> [Material for this task]:
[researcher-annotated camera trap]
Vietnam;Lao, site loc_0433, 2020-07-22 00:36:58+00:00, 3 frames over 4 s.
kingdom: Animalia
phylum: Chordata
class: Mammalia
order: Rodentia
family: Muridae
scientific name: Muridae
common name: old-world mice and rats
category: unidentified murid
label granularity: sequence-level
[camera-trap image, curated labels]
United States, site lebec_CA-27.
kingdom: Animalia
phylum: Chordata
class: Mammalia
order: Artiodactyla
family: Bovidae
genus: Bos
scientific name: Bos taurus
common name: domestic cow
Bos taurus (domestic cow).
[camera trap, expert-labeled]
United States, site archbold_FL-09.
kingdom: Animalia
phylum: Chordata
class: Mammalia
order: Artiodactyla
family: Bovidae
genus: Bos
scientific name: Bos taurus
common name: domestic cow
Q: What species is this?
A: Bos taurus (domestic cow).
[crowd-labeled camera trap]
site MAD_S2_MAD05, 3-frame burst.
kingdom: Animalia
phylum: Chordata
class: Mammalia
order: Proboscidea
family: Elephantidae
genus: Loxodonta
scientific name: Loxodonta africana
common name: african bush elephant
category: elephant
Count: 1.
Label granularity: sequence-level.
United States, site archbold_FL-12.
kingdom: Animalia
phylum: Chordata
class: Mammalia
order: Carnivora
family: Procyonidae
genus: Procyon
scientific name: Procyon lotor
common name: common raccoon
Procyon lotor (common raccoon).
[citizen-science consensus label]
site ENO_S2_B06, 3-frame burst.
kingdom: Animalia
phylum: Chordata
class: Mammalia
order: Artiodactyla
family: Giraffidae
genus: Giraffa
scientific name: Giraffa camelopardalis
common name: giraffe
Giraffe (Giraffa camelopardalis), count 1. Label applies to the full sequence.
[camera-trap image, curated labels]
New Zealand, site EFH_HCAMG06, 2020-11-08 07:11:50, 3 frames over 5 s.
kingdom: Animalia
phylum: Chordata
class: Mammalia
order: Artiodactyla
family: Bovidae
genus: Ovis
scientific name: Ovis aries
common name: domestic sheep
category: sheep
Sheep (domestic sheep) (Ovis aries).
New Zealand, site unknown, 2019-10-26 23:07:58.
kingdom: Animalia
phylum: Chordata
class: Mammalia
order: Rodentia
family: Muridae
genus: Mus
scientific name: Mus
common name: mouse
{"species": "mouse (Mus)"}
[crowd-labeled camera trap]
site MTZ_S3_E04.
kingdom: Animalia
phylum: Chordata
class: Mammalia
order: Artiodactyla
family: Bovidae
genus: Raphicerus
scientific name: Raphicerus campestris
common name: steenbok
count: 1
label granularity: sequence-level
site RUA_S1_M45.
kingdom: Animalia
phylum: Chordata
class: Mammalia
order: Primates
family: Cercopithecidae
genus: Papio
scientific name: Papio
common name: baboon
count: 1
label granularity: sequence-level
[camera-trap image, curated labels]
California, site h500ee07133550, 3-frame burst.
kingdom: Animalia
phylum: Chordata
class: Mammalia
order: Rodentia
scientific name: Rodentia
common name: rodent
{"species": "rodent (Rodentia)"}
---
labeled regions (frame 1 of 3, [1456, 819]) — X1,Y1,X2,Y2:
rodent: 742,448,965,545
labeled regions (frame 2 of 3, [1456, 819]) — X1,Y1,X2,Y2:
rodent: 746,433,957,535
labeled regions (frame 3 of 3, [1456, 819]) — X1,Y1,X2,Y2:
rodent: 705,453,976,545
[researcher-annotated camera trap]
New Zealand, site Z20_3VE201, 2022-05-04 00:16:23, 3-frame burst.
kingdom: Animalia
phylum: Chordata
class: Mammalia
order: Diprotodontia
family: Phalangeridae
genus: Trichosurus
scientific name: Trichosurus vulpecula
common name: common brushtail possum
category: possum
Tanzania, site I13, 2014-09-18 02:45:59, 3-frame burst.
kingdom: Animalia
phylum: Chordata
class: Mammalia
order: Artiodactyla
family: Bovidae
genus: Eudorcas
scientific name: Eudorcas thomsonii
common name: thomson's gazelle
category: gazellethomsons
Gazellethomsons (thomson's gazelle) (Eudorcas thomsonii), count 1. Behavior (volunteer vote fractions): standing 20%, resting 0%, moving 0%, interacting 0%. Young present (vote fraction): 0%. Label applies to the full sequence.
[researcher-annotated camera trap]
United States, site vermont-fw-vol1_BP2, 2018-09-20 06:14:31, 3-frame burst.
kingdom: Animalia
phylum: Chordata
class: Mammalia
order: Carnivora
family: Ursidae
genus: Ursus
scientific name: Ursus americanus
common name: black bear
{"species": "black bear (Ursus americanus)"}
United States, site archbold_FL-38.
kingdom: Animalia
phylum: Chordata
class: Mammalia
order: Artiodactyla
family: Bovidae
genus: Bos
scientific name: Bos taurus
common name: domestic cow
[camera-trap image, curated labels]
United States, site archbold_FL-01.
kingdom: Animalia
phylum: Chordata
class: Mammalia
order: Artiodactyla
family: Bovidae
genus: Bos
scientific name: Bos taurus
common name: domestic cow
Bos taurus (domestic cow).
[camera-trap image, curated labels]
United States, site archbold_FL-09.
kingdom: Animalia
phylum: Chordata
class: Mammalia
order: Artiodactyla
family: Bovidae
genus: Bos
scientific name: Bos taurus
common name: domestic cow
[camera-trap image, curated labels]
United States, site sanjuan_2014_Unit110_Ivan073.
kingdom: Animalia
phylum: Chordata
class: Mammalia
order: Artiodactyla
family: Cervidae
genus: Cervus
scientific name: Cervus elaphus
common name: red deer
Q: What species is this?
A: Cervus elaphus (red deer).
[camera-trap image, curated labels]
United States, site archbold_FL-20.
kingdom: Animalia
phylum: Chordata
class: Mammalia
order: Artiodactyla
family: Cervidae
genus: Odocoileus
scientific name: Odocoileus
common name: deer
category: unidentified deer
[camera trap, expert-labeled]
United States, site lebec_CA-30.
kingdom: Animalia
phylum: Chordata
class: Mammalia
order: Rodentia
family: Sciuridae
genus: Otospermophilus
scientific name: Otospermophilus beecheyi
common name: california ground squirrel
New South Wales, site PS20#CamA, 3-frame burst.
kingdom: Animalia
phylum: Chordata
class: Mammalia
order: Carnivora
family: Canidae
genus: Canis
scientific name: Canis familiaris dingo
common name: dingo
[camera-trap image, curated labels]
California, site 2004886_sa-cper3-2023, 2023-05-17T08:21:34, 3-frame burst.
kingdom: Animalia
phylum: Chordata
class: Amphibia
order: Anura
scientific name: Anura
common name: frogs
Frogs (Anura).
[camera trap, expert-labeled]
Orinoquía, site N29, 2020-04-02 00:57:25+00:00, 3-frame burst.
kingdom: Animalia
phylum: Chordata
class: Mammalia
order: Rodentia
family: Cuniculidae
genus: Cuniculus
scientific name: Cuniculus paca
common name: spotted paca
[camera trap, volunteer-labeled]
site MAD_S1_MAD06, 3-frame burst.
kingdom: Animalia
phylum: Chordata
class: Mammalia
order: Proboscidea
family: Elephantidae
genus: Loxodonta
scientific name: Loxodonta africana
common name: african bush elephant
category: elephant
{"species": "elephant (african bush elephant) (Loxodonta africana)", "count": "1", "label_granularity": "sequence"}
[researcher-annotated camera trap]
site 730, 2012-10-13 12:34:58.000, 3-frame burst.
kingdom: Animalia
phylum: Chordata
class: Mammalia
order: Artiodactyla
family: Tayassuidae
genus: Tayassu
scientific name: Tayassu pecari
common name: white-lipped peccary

> [Instructions for the task]: Please repeat each entry exactly as written.

> [Exercise solution]:
[researcher-annotated camera trap]
Vietnam;Lao, site loc_0433, 2020-07-22 00:36:58+00:00, 3 frames over 4 s.
kingdom: Animalia
phylum: Chordata
class: Mammalia
order: Rodentia
family: Muridae
scientific name: Muridae
common name: old-world mice and rats
category: unidentified murid
label granularity: sequence-level
[camera-trap image, curated labels]
United States, site lebec_CA-27.
kingdom: Animalia
phylum: Chordata
class: Mammalia
order: Artiodactyla
family: Bovidae
genus: Bos
scientific name: Bos taurus
common name: domestic cow
Bos taurus (domestic cow).
[camera trap, expert-labeled]
United States, site archbold_FL-09.
kingdom: Animalia
phylum: Chordata
class: Mammalia
order: Artiodactyla
family: Bovidae
genus: Bos
scientific name: Bos taurus
common name: domestic cow
Q: What species is this?
A: Bos taurus (domestic cow).
[crowd-labeled camera trap]
site MAD_S2_MAD05, 3-frame burst.
kingdom: Animalia
phylum: Chordata
class: Mammalia
order: Proboscidea
family: Elephantidae
genus: Loxodonta
scientific name: Loxodonta africana
common name: african bush elephant
category: elephant
Count: 1.
Label granularity: sequence-level.
United States, site archbold_FL-12.
kingdom: Animalia
phylum: Chordata
class: Mammalia
order: Carnivora
family: Procyonidae
genus: Procyon
scientific name: Procyon lotor
common name: common raccoon
Procyon lotor (common raccoon).
[citizen-science consensus label]
site ENO_S2_B06, 3-frame burst.
kingdom: Animalia
phylum: Chordata
class: Mammalia
order: Artiodactyla
family: Giraffidae
genus: Giraffa
scientific name: Giraffa camelopardalis
common name: giraffe
Giraffe (Giraffa camelopardalis), count 1. Label applies to the full sequence.
[camera-trap image, curated labels]
New Zealand, site EFH_HCAMG06, 2020-11-08 07:11:50, 3 frames over 5 s.
kingdom: Animalia
phylum: Chordata
class: Mammalia
order: Artiodactyla
family: Bovidae
genus: Ovis
scientific name: Ovis aries
common name: domestic sheep
category: sheep
Sheep (domestic sheep) (Ovis aries).
New Zealand, site unknown, 2019-10-26 23:07:58.
kingdom: Animalia
phylum: Chordata
class: Mammalia
order: Rodentia
family: Muridae
genus: Mus
scientific name: Mus
common name: mouse
{"species": "mouse (Mus)"}
[crowd-labeled camera trap]
site MTZ_S3_E04.
kingdom: Animalia
phylum: Chordata
class: Mammalia
order: Artiodactyla
family: Bovidae
genus: Raphicerus
scientific name: Raphicerus campestris
common name: steenbok
count: 1
label granularity: sequence-level
site RUA_S1_M45.
kingdom: Animalia
phylum: Chordata
class: Mammalia
order: Primates
family: Cercopithecidae
genus: Papio
scientific name: Papio
common name: baboon
count: 1
label granularity: sequence-level
[camera-trap image, curated labels]
California, site h500ee07133550, 3-frame burst.
kingdom: Animalia
phylum: Chordata
class: Mammalia
order: Rodentia
scientific name: Rodentia
common name: rodent
{"species": "rodent (Rodentia)"}
---
labeled regions (frame 1 of 3, [1456, 819]) — X1,Y1,X2,Y2:
rodent: 742,448,965,545
labeled regions (frame 2 of 3, [1456, 819]) — X1,Y1,X2,Y2:
rodent: 746,433,957,535
labeled regions (frame 3 of 3, [1456, 819]) — X1,Y1,X2,Y2:
rodent: 705,453,976,545
[researcher-annotated camera trap]
New Zealand, site Z20_3VE201, 2022-05-04 00:16:23, 3-frame burst.
kingdom: Animalia
phylum: Chordata
class: Mammalia
order: Diprotodontia
family: Phalangeridae
genus: Trichosurus
scientific name: Trichosurus vulpecula
common name: common brushtail possum
category: possum
Tanzania, site I13, 2014-09-18 02:45:59, 3-frame burst.
kingdom: Animalia
phylum: Chordata
class: Mammalia
order: Artiodactyla
family: Bovidae
genus: Eudorcas
scientific name: Eudorcas thomsonii
common name: thomson's gazelle
category: gazellethomsons
Gazellethomsons (thomson's gazelle) (Eudorcas thomsonii), count 1. Behavior (volunteer vote fractions): standing 20%, resting 0%, moving 0%, interacting 0%. Young present (vote fraction): 0%. Label applies to the full sequence.
[researcher-annotated camera trap]
United States, site vermont-fw-vol1_BP2, 2018-09-20 06:14:31, 3-frame burst.
kingdom: Animalia
phylum: Chordata
class: Mammalia
order: Carnivora
family: Ursidae
genus: Ursus
scientific name: Ursus americanus
common name: black bear
{"species": "black bear (Ursus americanus)"}
United States, site archbold_FL-38.
kingdom: Animalia
phylum: Chordata
class: Mammalia
order: Artiodactyla
family: Bovidae
genus: Bos
scientific name: Bos taurus
common name: domestic cow
[camera-trap image, curated labels]
United States, site archbold_FL-01.
kingdom: Animalia
phylum: Chordata
class: Mammalia
order: Artiodactyla
family: Bovidae
genus: Bos
scientific name: Bos taurus
common name: domestic cow
Bos taurus (domestic cow).
[camera-trap image, curated labels]
United States, site archbold_FL-09.
kingdom: Animalia
phylum: Chordata
class: Mammalia
order: Artiodactyla
family: Bovidae
genus: Bos
scientific name: Bos taurus
common name: domestic cow
[camera-trap image, curated labels]
United States, site sanjuan_2014_Unit110_Ivan073.
kingdom: Animalia
phylum: Chordata
class: Mammalia
order: Artiodactyla
family: Cervidae
genus: Cervus
scientific name: Cervus elaphus
common name: red deer
Q: What species is this?
A: Cervus elaphus (red deer).
[camera-trap image, curated labels]
United States, site archbold_FL-20.
kingdom: Animalia
phylum: Chordata
class: Mammalia
order: Artiodactyla
family: Cervidae
genus: Odocoileus
scientific name: Odocoileus
common name: deer
category: unidentified deer
[camera trap, expert-labeled]
United States, site lebec_CA-30.
kingdom: Animalia
phylum: Chordata
class: Mammalia
order: Rodentia
family: Sciuridae
genus: Otospermophilus
scientific name: Otospermophilus beecheyi
common name: california ground squirrel
New South Wales, site PS20#CamA, 3-frame burst.
kingdom: Animalia
phylum: Chordata
class: Mammalia
order: Carnivora
family: Canidae
genus: Canis
scientific name: Canis familiaris dingo
common name: dingo
[camera-trap image, curated labels]
California, site 2004886_sa-cper3-2023, 2023-05-17T08:21:34, 3-frame burst.
kingdom: Animalia
phylum: Chordata
class: Amphibia
order: Anura
scientific name: Anura
common name: frogs
Frogs (Anura).
[camera trap, expert-labeled]
Orinoquía, site N29, 2020-04-02 00:57:25+00:00, 3-frame burst.
kingdom: Animalia
phylum: Chordata
class: Mammalia
order: Rodentia
family: Cuniculidae
genus: Cuniculus
scientific name: Cuniculus paca
common name: spotted paca
[camera trap, volunteer-labeled]
site MAD_S1_MAD06, 3-frame burst.
kingdom: Animalia
phylum: Chordata
class: Mammalia
order: Proboscidea
family: Elephantidae
genus: Loxodonta
scientific name: Loxodonta africana
common name: african bush elephant
category: elephant
{"species": "elephant (african bush elephant) (Loxodonta africana)", "count": "1", "label_granularity": "sequence"}
[researcher-annotated camera trap]
site 730, 2012-10-13 12:34:58.000, 3-frame burst.
kingdom: Animalia
phylum: Chordata
class: Mammalia
order: Artiodactyla
family: Tayassuidae
genus: Tayassu
scientific name: Tayassu pecari
common name: white-lipped peccary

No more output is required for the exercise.